The city was getting seeded constantly from abroad. A study published by medrxiv.org concluded that “introductions from Europe account for the majority of cases found in NYC in the first weeks of March 2020.” It found “isolates from Italy, Finland, Spain, France, the U.K. and other European countries from late February.”

Then, people coming from or through New York spread the disease elsewhere in the United States. A New York Times analysis found that the number of cases around the country correlated with how many travelers arrived from New York in early March.

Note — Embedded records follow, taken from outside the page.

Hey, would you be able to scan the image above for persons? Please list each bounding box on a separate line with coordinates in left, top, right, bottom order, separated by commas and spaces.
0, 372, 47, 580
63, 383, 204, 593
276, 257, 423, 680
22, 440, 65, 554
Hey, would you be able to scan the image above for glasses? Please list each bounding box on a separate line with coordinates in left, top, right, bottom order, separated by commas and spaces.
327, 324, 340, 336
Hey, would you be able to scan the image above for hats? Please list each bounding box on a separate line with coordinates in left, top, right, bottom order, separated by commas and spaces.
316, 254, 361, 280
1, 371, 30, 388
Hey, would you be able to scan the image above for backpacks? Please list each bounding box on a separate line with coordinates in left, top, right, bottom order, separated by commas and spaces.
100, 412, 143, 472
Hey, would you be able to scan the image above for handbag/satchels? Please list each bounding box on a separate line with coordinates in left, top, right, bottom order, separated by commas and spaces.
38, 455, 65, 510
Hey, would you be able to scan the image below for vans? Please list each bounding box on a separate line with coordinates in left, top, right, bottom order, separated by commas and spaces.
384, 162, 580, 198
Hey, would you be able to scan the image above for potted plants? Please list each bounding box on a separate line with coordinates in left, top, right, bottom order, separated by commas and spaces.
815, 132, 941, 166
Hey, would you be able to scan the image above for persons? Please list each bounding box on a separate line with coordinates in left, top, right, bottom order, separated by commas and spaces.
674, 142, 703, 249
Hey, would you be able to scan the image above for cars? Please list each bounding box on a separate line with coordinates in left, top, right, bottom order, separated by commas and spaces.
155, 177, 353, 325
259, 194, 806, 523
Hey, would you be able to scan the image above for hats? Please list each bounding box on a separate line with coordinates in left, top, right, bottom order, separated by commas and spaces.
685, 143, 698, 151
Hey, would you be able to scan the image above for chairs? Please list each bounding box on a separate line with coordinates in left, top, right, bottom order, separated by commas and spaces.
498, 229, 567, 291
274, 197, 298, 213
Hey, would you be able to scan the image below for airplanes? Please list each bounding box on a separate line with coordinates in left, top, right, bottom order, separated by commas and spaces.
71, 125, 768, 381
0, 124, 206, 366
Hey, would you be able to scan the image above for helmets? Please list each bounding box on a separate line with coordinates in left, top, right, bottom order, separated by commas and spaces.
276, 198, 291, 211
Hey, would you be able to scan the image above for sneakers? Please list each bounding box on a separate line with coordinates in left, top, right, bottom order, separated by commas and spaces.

New York’s connection to the world, especially Europe, its density and its mass transit system all made it a potent vector.
 
  • #399
OR, it could be that travellers and tourists entering NYC brought it with them, and then everyone used the subways and the taxis and ate in crowded restaurants, and it spread like wildfire.

NYC is not even in the top 20 of the world's busiest airports.

Katydid is correct Charleston MOO.

A poster, @Henry2326 who used to update us shared the genomes which proved such, and folks were 100% on board. Including ... well... most all now are on board. see next strain which we used to talk about on the threads.

Folks, including MSM aren't able to educate... unfortunately to what they publish to ...

You perhaps were not here on thread #1 and #2 through #10. We were discussing as folks with models came out and stated the 7 places in the US where it might come in from. They did modelling based on flights. I even posted for the first two threads each and every flight out of Wuhan.

It's not what is the busiest, but from an epidemiological standpoint, what airports had most traffic from the areas which were breakouts.

MOO
 
  • #400
dbm ugh


daunting, to say the least. What is bumfuzzled? Thats a new one, sortof fizzly.

I learned a new phrase too, "shack wacky", from the East Coast of Canada, as in, "Staying at home for Covid is making me go shack wacky".